288. In the course of arrival at this form, the bough, throughout its whole length, showed itself to be influenced by a force like that of an animal's instinct. Its minor curves and angles were all subjected to one strong ruling tendency and law of advance, dependent partly on the aim of every shoot to raise itself upright, partly on the necessity which each was under to yield due place to the neighboring leaves, and obtain for itself as much light and air as possible. It had indeed been ascertained that vegetable tissue was liable to contractions and expansion (under fixed mechanical conditions) by light, heat, moisture, etc. But vegetable tissue in the living branch did not contract nor expand under external influence alone. The principle of life manifested itself either by contention with, or felicitous recognition of, external force. It accepted with a visible, active, and apparently joyful concurrence, the influences which led the bough towards its due place in the economy of the tree; and it obeyed reluctantly, partially, and with distorted curvatures, those which forced it to violate the typical organic form. The attention of painters of foliage had seldom been drawn with sufficient accuracy to the lines either of branch curvature, or leaf contour, as expressing these subtle laws of incipient volition; but the relative merit of the great schools of figure design might, in absence of all other evidence, be determined, almost without error, by observing the precision of their treatment of leaf curvature.
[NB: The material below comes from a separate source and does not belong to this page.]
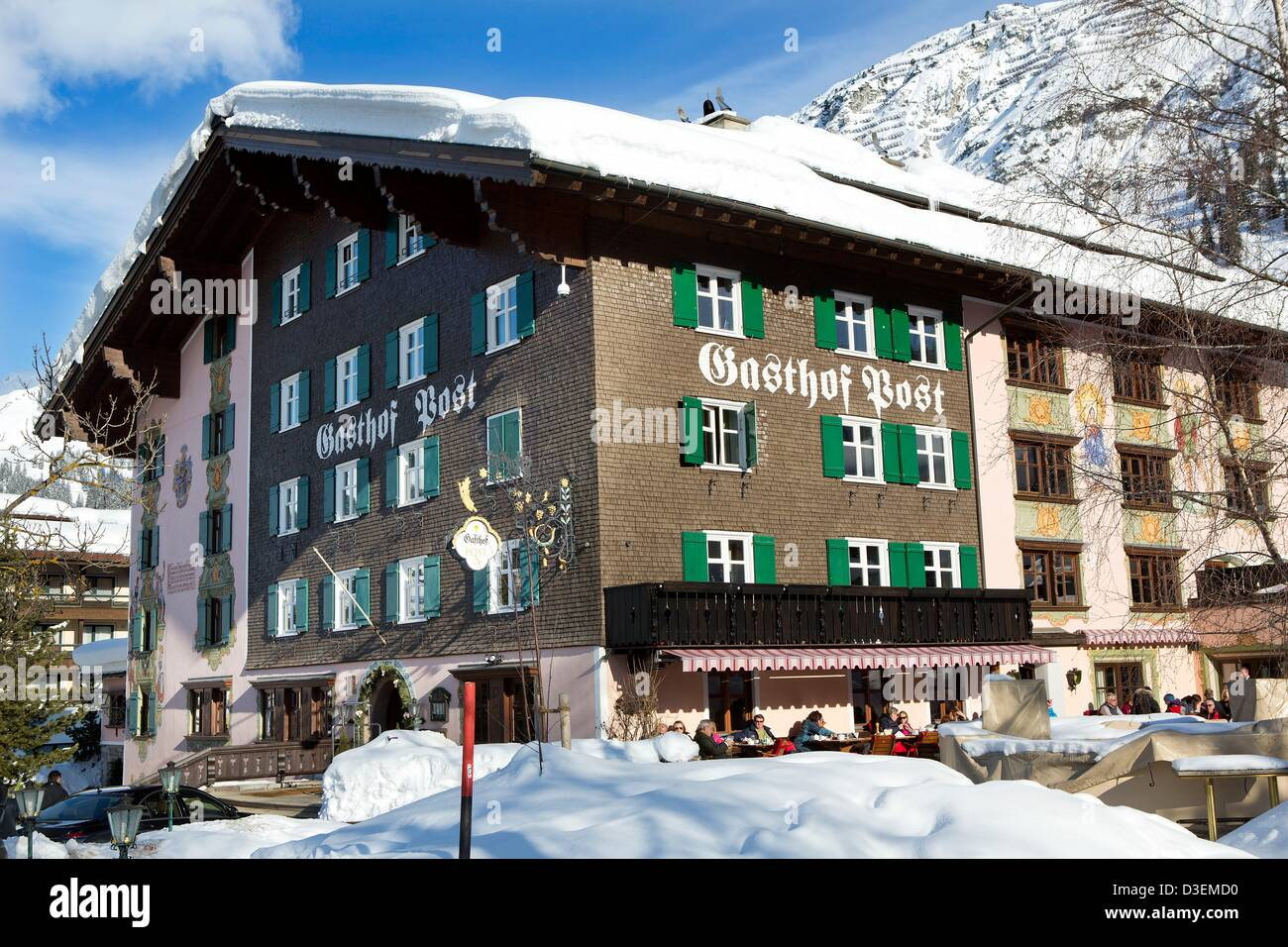 Gasthof Post High Resolution Stock Photography And Images Alamy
The leaf-painting round the head of Ariosto by Titian, in the National Gallery, might be instanced.

289. The leaf thus differed from the flower in forming and protecting behind it, not only the bud in which was the form of a new shoot like itself, but a piece of permanent work, and produced substance, by which every following shoot could be placed under different circumstances from its predecessor. Every leaf labored to solidify this substance during its own life; but the seed left by the flower matured only as the flower perished.

This difference in the action and endurance of the flower and leaf had been applied by nearly all great nations as a type of the variously active and productive states of life among individuals or commonwealths. Chaucer's poem of the "Flower and Leaf" is the most definite expression of the mediæval feeling in this respect, while the fables of the rape of Proserpine and of Apollo and Daphne embody that of the Greeks. There is no Greek goddess corresponding to the Flora of the Romans. Their Flora is Persephone, "the bringer of death." She plays for a little while in the Sicilian fields, gathering flowers, then snatched away by Pluto, receives her chief power as she vanishes from our sight, and is crowned in the grave. Daphne, on the other hand, is the daughter of one of the great Arcadian river gods, and of the earth; she is the type of the river mist filling the rocky vales of Arcadia; the sun, pursuing this mist from dell to dell, is Apollo pursuing Daphne; where the mist is protected from his rays by the rock shadows, the laurel and other richest vegetation spring by the river-sides, so that the laurel-leaf becomes the type, in the Greek mind, of the beneficent ministry and vitality of the rivers and the earth, under the beams of sunshine; and therefore it is chosen to form the signet-crown of highest honor for gods or men, honor for work born of the strength and dew of the earth and informed by the central light of heaven; work living, perennial, and beneficent.

    J. R.

ON THE FORMS OF THE STRATIFIED ALPS OF SAVOY.[35 - Read by Mr. Ruskin at the weekly evening meeting of the Royal Institution (see Proceedings, vol. iv., pp. 142-46), June 5, 1863.—Ed.]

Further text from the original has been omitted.